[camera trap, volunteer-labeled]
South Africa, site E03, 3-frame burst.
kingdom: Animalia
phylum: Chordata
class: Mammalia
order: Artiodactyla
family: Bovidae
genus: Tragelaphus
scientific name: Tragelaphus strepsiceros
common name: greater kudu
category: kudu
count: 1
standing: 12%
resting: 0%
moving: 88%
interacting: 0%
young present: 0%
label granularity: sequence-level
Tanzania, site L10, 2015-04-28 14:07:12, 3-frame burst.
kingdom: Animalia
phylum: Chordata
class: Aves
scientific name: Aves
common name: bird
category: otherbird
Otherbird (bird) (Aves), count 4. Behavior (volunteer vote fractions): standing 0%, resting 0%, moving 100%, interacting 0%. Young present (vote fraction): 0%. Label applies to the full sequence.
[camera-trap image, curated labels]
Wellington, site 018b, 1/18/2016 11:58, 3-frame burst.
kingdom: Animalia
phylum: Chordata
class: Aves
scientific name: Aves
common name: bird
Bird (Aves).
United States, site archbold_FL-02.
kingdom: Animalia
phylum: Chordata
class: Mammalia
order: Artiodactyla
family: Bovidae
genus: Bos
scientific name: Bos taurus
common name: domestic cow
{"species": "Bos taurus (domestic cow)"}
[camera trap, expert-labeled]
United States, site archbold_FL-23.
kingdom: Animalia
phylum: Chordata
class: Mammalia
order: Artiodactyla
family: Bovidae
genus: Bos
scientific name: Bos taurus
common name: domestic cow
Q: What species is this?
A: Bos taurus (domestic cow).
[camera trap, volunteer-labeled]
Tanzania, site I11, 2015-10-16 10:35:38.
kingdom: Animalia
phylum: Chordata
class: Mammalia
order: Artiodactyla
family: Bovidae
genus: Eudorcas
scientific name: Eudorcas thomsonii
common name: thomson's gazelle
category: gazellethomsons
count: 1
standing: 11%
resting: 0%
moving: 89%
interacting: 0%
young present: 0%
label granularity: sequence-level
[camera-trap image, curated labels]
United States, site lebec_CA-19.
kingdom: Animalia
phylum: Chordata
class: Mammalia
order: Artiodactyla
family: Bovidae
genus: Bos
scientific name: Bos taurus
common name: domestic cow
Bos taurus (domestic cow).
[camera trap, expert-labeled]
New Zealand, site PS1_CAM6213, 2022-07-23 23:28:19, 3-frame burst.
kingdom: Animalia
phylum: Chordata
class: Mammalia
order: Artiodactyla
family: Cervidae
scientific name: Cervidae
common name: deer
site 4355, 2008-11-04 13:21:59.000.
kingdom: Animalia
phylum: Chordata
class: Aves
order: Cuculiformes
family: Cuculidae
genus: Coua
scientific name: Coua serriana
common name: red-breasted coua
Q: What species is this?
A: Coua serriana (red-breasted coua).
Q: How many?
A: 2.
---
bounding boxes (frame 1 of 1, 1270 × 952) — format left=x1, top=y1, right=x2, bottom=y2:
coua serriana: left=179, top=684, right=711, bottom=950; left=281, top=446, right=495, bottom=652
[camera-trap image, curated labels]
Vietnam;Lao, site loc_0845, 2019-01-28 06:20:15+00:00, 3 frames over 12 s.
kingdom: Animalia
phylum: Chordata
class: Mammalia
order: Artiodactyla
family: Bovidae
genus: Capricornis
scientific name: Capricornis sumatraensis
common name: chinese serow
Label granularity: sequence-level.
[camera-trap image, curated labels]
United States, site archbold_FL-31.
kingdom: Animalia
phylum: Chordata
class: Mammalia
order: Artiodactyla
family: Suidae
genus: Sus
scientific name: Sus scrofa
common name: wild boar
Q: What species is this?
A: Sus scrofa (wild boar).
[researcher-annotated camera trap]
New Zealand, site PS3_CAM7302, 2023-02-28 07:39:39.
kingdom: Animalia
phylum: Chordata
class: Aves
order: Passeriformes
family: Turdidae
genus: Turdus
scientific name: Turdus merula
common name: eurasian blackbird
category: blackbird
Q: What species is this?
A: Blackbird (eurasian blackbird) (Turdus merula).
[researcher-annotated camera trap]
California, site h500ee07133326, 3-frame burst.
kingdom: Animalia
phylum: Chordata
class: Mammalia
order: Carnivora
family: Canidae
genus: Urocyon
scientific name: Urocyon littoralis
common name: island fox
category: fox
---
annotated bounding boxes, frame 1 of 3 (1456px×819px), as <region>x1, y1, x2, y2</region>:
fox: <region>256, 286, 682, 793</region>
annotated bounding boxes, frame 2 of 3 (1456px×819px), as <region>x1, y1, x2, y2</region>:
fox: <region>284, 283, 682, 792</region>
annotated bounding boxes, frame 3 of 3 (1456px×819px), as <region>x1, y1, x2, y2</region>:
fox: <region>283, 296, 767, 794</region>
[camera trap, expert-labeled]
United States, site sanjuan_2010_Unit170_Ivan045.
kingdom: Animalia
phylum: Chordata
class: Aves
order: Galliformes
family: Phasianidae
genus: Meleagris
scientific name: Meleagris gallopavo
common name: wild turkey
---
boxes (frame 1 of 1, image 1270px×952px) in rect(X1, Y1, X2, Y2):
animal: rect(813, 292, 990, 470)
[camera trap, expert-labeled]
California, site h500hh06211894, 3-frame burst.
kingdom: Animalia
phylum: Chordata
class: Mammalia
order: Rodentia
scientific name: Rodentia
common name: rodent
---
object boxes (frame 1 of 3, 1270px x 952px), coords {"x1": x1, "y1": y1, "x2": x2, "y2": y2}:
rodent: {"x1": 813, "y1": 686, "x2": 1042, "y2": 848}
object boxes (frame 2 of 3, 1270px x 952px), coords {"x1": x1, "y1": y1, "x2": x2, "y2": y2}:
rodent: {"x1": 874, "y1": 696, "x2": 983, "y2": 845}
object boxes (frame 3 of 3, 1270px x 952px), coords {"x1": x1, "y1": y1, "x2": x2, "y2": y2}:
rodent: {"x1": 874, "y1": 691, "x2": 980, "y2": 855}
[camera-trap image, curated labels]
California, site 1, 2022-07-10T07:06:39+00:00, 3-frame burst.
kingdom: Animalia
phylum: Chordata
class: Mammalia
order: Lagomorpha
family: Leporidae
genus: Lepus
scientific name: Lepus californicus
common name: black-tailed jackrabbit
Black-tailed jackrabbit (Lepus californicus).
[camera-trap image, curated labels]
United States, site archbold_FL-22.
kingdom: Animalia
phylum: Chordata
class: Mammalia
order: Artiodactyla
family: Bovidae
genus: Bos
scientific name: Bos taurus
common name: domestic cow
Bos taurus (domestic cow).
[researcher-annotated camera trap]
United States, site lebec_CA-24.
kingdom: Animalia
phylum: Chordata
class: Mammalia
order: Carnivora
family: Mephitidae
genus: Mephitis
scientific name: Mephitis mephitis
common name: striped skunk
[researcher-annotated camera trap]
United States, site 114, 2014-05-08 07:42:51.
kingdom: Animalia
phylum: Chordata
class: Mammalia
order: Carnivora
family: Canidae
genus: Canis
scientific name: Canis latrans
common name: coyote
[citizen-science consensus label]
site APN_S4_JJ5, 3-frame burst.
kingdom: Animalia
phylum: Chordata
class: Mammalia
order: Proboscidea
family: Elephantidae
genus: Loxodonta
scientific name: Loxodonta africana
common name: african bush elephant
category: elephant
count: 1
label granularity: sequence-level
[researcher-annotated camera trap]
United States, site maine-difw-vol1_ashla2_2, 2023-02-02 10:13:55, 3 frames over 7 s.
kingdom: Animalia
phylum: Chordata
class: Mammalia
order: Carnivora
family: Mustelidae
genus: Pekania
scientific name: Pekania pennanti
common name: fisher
# # # # #
## What the exercise asks:
Output every line above so that it reads exactly as before.

## Solution to the exercise:
[camera trap, volunteer-labeled]
South Africa, site E03, 3-frame burst.
kingdom: Animalia
phylum: Chordata
class: Mammalia
order: Artiodactyla
family: Bovidae
genus: Tragelaphus
scientific name: Tragelaphus strepsiceros
common name: greater kudu
category: kudu
count: 1
standing: 12%
resting: 0%
moving: 88%
interacting: 0%
young present: 0%
label granularity: sequence-level
Tanzania, site L10, 2015-04-28 14:07:12, 3-frame burst.
kingdom: Animalia
phylum: Chordata
class: Aves
scientific name: Aves
common name: bird
category: otherbird
Otherbird (bird) (Aves), count 4. Behavior (volunteer vote fractions): standing 0%, resting 0%, moving 100%, interacting 0%. Young present (vote fraction): 0%. Label applies to the full sequence.
[camera-trap image, curated labels]
Wellington, site 018b, 1/18/2016 11:58, 3-frame burst.
kingdom: Animalia
phylum: Chordata
class: Aves
scientific name: Aves
common name: bird
Bird (Aves).
United States, site archbold_FL-02.
kingdom: Animalia
phylum: Chordata
class: Mammalia
order: Artiodactyla
family: Bovidae
genus: Bos
scientific name: Bos taurus
common name: domestic cow
{"species": "Bos taurus (domestic cow)"}
[camera trap, expert-labeled]
United States, site archbold_FL-23.
kingdom: Animalia
phylum: Chordata
class: Mammalia
order: Artiodactyla
family: Bovidae
genus: Bos
scientific name: Bos taurus
common name: domestic cow
Q: What species is this?
A: Bos taurus (domestic cow).
[camera trap, volunteer-labeled]
Tanzania, site I11, 2015-10-16 10:35:38.
kingdom: Animalia
phylum: Chordata
class: Mammalia
order: Artiodactyla
family: Bovidae
genus: Eudorcas
scientific name: Eudorcas thomsonii
common name: thomson's gazelle
category: gazellethomsons
count: 1
standing: 11%
resting: 0%
moving: 89%
interacting: 0%
young present: 0%
label granularity: sequence-level
[camera-trap image, curated labels]
United States, site lebec_CA-19.
kingdom: Animalia
phylum: Chordata
class: Mammalia
order: Artiodactyla
family: Bovidae
genus: Bos
scientific name: Bos taurus
common name: domestic cow
Bos taurus (domestic cow).
[camera trap, expert-labeled]
New Zealand, site PS1_CAM6213, 2022-07-23 23:28:19, 3-frame burst.
kingdom: Animalia
phylum: Chordata
class: Mammalia
order: Artiodactyla
family: Cervidae
scientific name: Cervidae
common name: deer
site 4355, 2008-11-04 13:21:59.000.
kingdom: Animalia
phylum: Chordata
class: Aves
order: Cuculiformes
family: Cuculidae
genus: Coua
scientific name: Coua serriana
common name: red-breasted coua
Q: What species is this?
A: Coua serriana (red-breasted coua).
Q: How many?
A: 2.
---
bounding boxes (frame 1 of 1, 1270 × 952) — format left=x1, top=y1, right=x2, bottom=y2:
coua serriana: left=179, top=684, right=711, bottom=950; left=281, top=446, right=495, bottom=652
[camera-trap image, curated labels]
Vietnam;Lao, site loc_0845, 2019-01-28 06:20:15+00:00, 3 frames over 12 s.
kingdom: Animalia
phylum: Chordata
class: Mammalia
order: Artiodactyla
family: Bovidae
genus: Capricornis
scientific name: Capricornis sumatraensis
common name: chinese serow
Label granularity: sequence-level.
[camera-trap image, curated labels]
United States, site archbold_FL-31.
kingdom: Animalia
phylum: Chordata
class: Mammalia
order: Artiodactyla
family: Suidae
genus: Sus
scientific name: Sus scrofa
common name: wild boar
Q: What species is this?
A: Sus scrofa (wild boar).
[researcher-annotated camera trap]
New Zealand, site PS3_CAM7302, 2023-02-28 07:39:39.
kingdom: Animalia
phylum: Chordata
class: Aves
order: Passeriformes
family: Turdidae
genus: Turdus
scientific name: Turdus merula
common name: eurasian blackbird
category: blackbird
Q: What species is this?
A: Blackbird (eurasian blackbird) (Turdus merula).
[researcher-annotated camera trap]
California, site h500ee07133326, 3-frame burst.
kingdom: Animalia
phylum: Chordata
class: Mammalia
order: Carnivora
family: Canidae
genus: Urocyon
scientific name: Urocyon littoralis
common name: island fox
category: fox
---
annotated bounding boxes, frame 1 of 3 (1456px×819px), as <region>x1, y1, x2, y2</region>:
fox: <region>256, 286, 682, 793</region>
annotated bounding boxes, frame 2 of 3 (1456px×819px), as <region>x1, y1, x2, y2</region>:
fox: <region>284, 283, 682, 792</region>
annotated bounding boxes, frame 3 of 3 (1456px×819px), as <region>x1, y1, x2, y2</region>:
fox: <region>283, 296, 767, 794</region>
[camera trap, expert-labeled]
United States, site sanjuan_2010_Unit170_Ivan045.
kingdom: Animalia
phylum: Chordata
class: Aves
order: Galliformes
family: Phasianidae
genus: Meleagris
scientific name: Meleagris gallopavo
common name: wild turkey
---
boxes (frame 1 of 1, image 1270px×952px) in rect(X1, Y1, X2, Y2):
animal: rect(813, 292, 990, 470)
[camera trap, expert-labeled]
California, site h500hh06211894, 3-frame burst.
kingdom: Animalia
phylum: Chordata
class: Mammalia
order: Rodentia
scientific name: Rodentia
common name: rodent
---
object boxes (frame 1 of 3, 1270px x 952px), coords {"x1": x1, "y1": y1, "x2": x2, "y2": y2}:
rodent: {"x1": 813, "y1": 686, "x2": 1042, "y2": 848}
object boxes (frame 2 of 3, 1270px x 952px), coords {"x1": x1, "y1": y1, "x2": x2, "y2": y2}:
rodent: {"x1": 874, "y1": 696, "x2": 983, "y2": 845}
object boxes (frame 3 of 3, 1270px x 952px), coords {"x1": x1, "y1": y1, "x2": x2, "y2": y2}:
rodent: {"x1": 874, "y1": 691, "x2": 980, "y2": 855}
[camera-trap image, curated labels]
California, site 1, 2022-07-10T07:06:39+00:00, 3-frame burst.
kingdom: Animalia
phylum: Chordata
class: Mammalia
order: Lagomorpha
family: Leporidae
genus: Lepus
scientific name: Lepus californicus
common name: black-tailed jackrabbit
Black-tailed jackrabbit (Lepus californicus).
[camera-trap image, curated labels]
United States, site archbold_FL-22.
kingdom: Animalia
phylum: Chordata
class: Mammalia
order: Artiodactyla
family: Bovidae
genus: Bos
scientific name: Bos taurus
common name: domestic cow
Bos taurus (domestic cow).
[researcher-annotated camera trap]
United States, site lebec_CA-24.
kingdom: Animalia
phylum: Chordata
class: Mammalia
order: Carnivora
family: Mephitidae
genus: Mephitis
scientific name: Mephitis mephitis
common name: striped skunk
[researcher-annotated camera trap]
United States, site 114, 2014-05-08 07:42:51.
kingdom: Animalia
phylum: Chordata
class: Mammalia
order: Carnivora
family: Canidae
genus: Canis
scientific name: Canis latrans
common name: coyote
[citizen-science consensus label]
site APN_S4_JJ5, 3-frame burst.
kingdom: Animalia
phylum: Chordata
class: Mammalia
order: Proboscidea
family: Elephantidae
genus: Loxodonta
scientific name: Loxodonta africana
common name: african bush elephant
category: elephant
count: 1
label granularity: sequence-level
[researcher-annotated camera trap]
United States, site maine-difw-vol1_ashla2_2, 2023-02-02 10:13:55, 3 frames over 7 s.
kingdom: Animalia
phylum: Chordata
class: Mammalia
order: Carnivora
family: Mustelidae
genus: Pekania
scientific name: Pekania pennanti
common name: fisher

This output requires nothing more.